→ **MATERIAL PROVIDED**

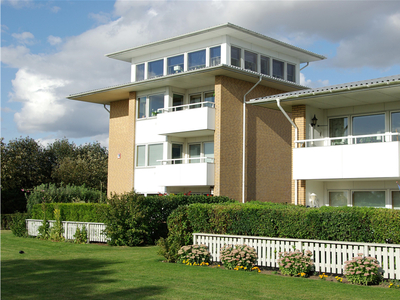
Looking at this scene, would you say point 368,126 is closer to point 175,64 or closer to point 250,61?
point 250,61

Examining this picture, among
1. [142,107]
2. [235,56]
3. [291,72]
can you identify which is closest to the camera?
[235,56]

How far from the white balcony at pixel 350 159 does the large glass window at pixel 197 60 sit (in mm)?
9632

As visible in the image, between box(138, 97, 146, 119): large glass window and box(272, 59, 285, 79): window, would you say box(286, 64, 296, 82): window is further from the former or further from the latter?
box(138, 97, 146, 119): large glass window

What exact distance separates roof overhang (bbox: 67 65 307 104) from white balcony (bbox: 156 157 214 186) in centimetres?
457

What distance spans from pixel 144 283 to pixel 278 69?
20.6 metres

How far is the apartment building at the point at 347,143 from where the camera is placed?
17.1m

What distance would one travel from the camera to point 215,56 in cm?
2617

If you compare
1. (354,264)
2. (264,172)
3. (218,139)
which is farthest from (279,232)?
(264,172)

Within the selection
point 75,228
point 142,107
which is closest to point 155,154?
point 142,107

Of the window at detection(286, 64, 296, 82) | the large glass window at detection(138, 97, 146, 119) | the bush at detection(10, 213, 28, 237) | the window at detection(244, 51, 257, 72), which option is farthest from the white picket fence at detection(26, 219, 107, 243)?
the window at detection(286, 64, 296, 82)

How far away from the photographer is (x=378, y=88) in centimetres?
1658

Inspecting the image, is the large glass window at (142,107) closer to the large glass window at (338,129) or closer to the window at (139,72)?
the window at (139,72)

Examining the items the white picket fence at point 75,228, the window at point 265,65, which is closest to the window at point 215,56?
the window at point 265,65

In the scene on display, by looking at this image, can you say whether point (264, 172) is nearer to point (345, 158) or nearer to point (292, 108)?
point (292, 108)
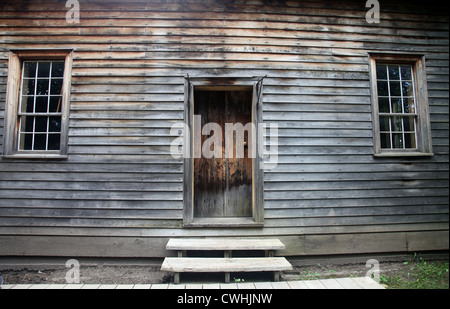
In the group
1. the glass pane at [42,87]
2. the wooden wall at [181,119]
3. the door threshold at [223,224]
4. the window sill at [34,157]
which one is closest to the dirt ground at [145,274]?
the wooden wall at [181,119]

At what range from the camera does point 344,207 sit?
4031 millimetres

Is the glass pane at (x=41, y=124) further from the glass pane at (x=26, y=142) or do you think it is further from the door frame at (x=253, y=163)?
the door frame at (x=253, y=163)

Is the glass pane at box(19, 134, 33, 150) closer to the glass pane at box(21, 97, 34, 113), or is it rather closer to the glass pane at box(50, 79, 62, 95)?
the glass pane at box(21, 97, 34, 113)

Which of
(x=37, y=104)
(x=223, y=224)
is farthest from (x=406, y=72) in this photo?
(x=37, y=104)

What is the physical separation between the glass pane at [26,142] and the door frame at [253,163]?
8.25ft

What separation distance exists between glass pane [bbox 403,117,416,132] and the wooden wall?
28 cm

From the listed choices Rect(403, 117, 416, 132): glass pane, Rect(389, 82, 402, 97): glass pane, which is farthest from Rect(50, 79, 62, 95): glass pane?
Rect(403, 117, 416, 132): glass pane

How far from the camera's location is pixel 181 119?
3.97m

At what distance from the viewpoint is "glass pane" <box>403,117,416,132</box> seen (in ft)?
14.2

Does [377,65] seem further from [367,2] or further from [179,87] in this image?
[179,87]

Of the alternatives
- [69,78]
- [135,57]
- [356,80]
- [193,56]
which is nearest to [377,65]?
[356,80]

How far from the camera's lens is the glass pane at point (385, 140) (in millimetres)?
4270

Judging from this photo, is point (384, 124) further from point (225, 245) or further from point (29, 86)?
point (29, 86)

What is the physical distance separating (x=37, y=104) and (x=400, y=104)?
6.09 metres
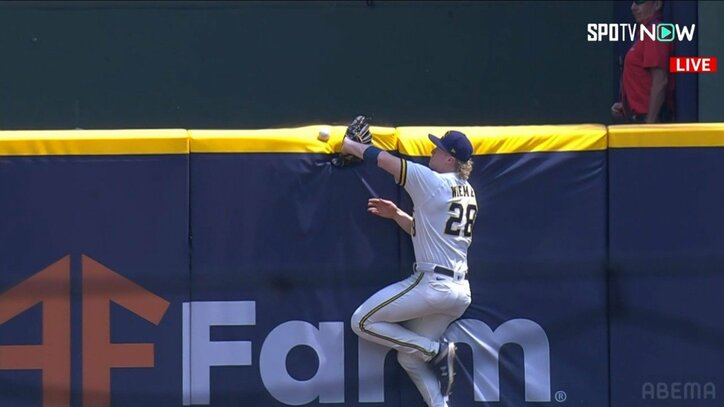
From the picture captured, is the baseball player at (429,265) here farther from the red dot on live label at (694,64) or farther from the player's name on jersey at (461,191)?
the red dot on live label at (694,64)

→ **GIVEN INSTRUCTION**
Format every line of the items above as a numbered list, skipping blank lines and leaving out the picture markers.

→ **EXERCISE SOLUTION**
1. Looking at this scene, would you say point 368,126 is closer to point 175,64 or closer to point 250,61?
2. point 250,61
3. Examining this picture, among
4. 1. [142,107]
5. 2. [235,56]
6. 3. [291,72]
7. can you identify which is closest to the camera?
8. [235,56]
9. How far from the white balcony at pixel 350 159 does the large glass window at pixel 197 60 sit (in mm)?
10. 9632
11. As visible in the image, between box(138, 97, 146, 119): large glass window and box(272, 59, 285, 79): window, would you say box(286, 64, 296, 82): window is further from the former or further from the latter?
12. box(138, 97, 146, 119): large glass window
13. What exact distance separates roof overhang (bbox: 67 65 307 104) from white balcony (bbox: 156 157 214 186) in centimetres?
14. 457
15. What distance spans from pixel 144 283 to pixel 278 69?
16. 20.6 metres
17. How far is the apartment building at the point at 347,143 from where the camera is placed?
18. 17.1m
19. What distance would one travel from the camera to point 215,56 in cm?
20. 2617
21. If you compare
22. 1. (354,264)
23. 2. (264,172)
24. 3. (218,139)
25. which is farthest from (279,232)?
26. (264,172)
27. Within the selection
28. point 75,228
29. point 142,107
30. which is closest to point 155,154?
31. point 142,107
32. Of the window at detection(286, 64, 296, 82) | the large glass window at detection(138, 97, 146, 119) | the bush at detection(10, 213, 28, 237) | the window at detection(244, 51, 257, 72), which option is farthest from the white picket fence at detection(26, 219, 107, 243)?
33. the window at detection(286, 64, 296, 82)
34. How far away from the photographer is (x=378, y=88) in centimetres?
35. 1658
36. Inspecting the image, is the large glass window at (142,107) closer to the large glass window at (338,129) or closer to the window at (139,72)?
37. the window at (139,72)
38. Examining the items the white picket fence at point 75,228, the window at point 265,65, which is closest to the window at point 215,56?
39. the window at point 265,65
40. In the scene on display, by looking at this image, can you say whether point (264, 172) is nearer to point (345, 158) or nearer to point (292, 108)?
41. point (292, 108)
42. In the group
43. 1. the glass pane at [42,87]
44. 2. the wooden wall at [181,119]
45. 3. the door threshold at [223,224]
46. 4. the window sill at [34,157]
47. which one is closest to the dirt ground at [145,274]?
48. the wooden wall at [181,119]
49. At what range from the camera does point 344,207 sit?
50. 4031 millimetres
51. Is the glass pane at (x=41, y=124) further from the glass pane at (x=26, y=142) or do you think it is further from the door frame at (x=253, y=163)?
52. the door frame at (x=253, y=163)
53. Is the glass pane at box(19, 134, 33, 150) closer to the glass pane at box(21, 97, 34, 113), or is it rather closer to the glass pane at box(50, 79, 62, 95)?
54. the glass pane at box(21, 97, 34, 113)
55. Which of
56. (x=37, y=104)
57. (x=223, y=224)
58. is farthest from (x=406, y=72) in this photo?
59. (x=37, y=104)
60. What is the physical separation between the glass pane at [26,142] and the door frame at [253,163]?
61. 8.25ft
62. What separation distance exists between glass pane [bbox 403,117,416,132] and the wooden wall?
63. 28 cm
64. From the listed choices Rect(403, 117, 416, 132): glass pane, Rect(389, 82, 402, 97): glass pane, which is farthest from Rect(50, 79, 62, 95): glass pane?
65. Rect(403, 117, 416, 132): glass pane
66. How far from the camera's location is pixel 181 119?
67. 3.97m
68. At what distance from the viewpoint is "glass pane" <box>403,117,416,132</box> seen (in ft)?
69. 14.2
70. Does [377,65] seem further from [367,2] or further from [179,87] in this image?
71. [179,87]
72. Of the alternatives
73. - [69,78]
74. - [135,57]
75. - [356,80]
76. - [193,56]
77. which is nearest to [377,65]?
78. [356,80]
79. How far from the camera's lens is the glass pane at point (385, 140) (in millimetres)?
80. 4270
81. Judging from this photo, is point (384, 124) further from point (225, 245) or further from point (29, 86)?
82. point (29, 86)
83. What is the physical distance separating (x=37, y=104) and (x=400, y=104)?
84. 6.09 metres
85. From the picture captured, is the baseball player at (429,265) here farther from the red dot on live label at (694,64) or farther from the player's name on jersey at (461,191)?
86. the red dot on live label at (694,64)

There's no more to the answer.